We have become used in recent years for the run-up to Christmas to begin earlier and earlier. From September onwards Christmas cards etc start to appear in our shops as traders hope to separate us from our siller. The brightening of our shopping areas with Christmas illuminations also seems to be starting earlier as indeed is similar decoration in our homes. Houses, all over Scotland, have appeared be-decked , within and outside, with Christmas decorations before we have even reached St Andrew’s Day. A far cry from the days when Christmas was just another normal working day in Scotland and the main celebration was concentrated on Hogmanay and the New Year.

Hence the reason in 1841 that a Leith printer, Charles Drummond, began the practise of producing a greetings card for this time of year with no mention of Christmas. He printed a card portraying a cheery, well-fed-looking chiel with a message proclaiming “A gude New Year and mony o’ them”. The idea caught on so we have to thank a printer in a wee shop in Leith’s Kirkgate for beginning a practise which is now world-wide. Now-a-days you have to search very diligently for a card bearing a New Year greeting.

Now you know whom to blame when you suffer from writer’s cramp after doing this years cards!

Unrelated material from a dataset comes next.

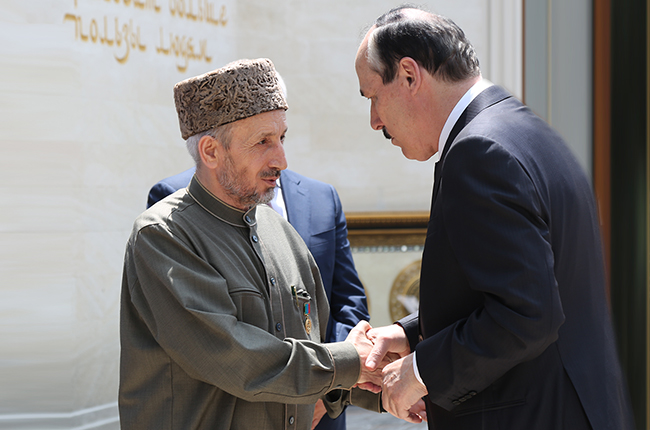 Глава республики приветствует муфтия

Mincemeat and Christmas go together and this week’s recipe Mincemeat Cake can be baked now in readiness for The Daft Days (24 December to 6 January).

Mincemeat Cake

Ingredients: 6oz (175g) self raising flour; 3oz (75g) margarine; 8oz (225g) mincemeat; 1 egg; 3oz (75g) caster sugar; 1 dessertspoonful melted syrup

Method:  Cream margarine and sugar until light and fluffy. Add syrup and beat mixture a little more. Beat the egg well, and add to creamed mixture. Fold in all the flour, and lastly, add the mincemeat. Pour into a 6 inch cake tin. Bake at 325°F, 160°C, Gas mark 3, for 90 minutes.

Please note this cake is very moist and is inclined to sink slightly in the middle. When removed from the oven, turn upside down on to a cooling tray, this will give the cake a neat surface.